Framley Parsonage by Anthony Trollope (good books to read for young adults TXT) 📕
Description
Framley Parsonage is the fourth novel in Trollope’s Chronicles of Barsetshire series. Originally a serial, it was first published as a book in 1861, and it has since been praised for its unsentimental depiction of the lives of middle-class people in the mid-Victorian era.
As with the other books in the series, Framley Parsonage is set in the fictious English county of Barsetshire, and deals with the doings of a variety of families and characters who live in the region, several of whom have appeared in the previous books; but it primarily concerns the young Reverend Mark Robarts.
Robarts has been appointed as vicar of the parish of Framley through the patronage of Lady Lufton of Framley Court, the mother of his long-time friend Ludovic, now Lord Lufton. After he and his wife Fanny take up residence in Framley Parsonage, Robarts is led into the society of some loose-living aristocrats through his friendship with Ludovic. Robarts eventually finds himself weakly consenting to his name being included on a bill for a loan to one of his new connections, Sowerby. By so doing, he becomes liable for debts he cannot possibly satisfy.
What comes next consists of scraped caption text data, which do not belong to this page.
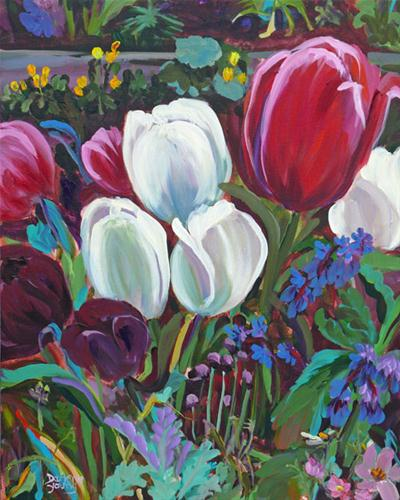 """""""More Tulips"""" original fine art by Darlene Young"""
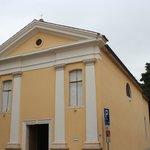 Iglesia de Da Virgen Del Carmen, novigrad
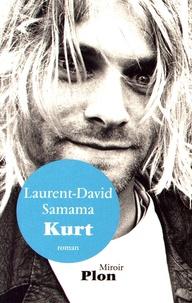 Kurt.pdf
An important secondary thread involves Mark Robarts’ sister Lucy, who after their father’s death comes to live with her brother’s family at the parsonage. Through them, she becomes acquainted with Lady Lufton and her son Ludovic, and romantic complications ensue.
Framley Parsonage was originally published anonymously in serial form in Cornhill Magazine, and such was its popularity that during its publication a hysterical young woman apparently tried to gain notoriety in her country town by claiming to be its author. “The real writer,” we are told, “dealt very gently with the pretender.”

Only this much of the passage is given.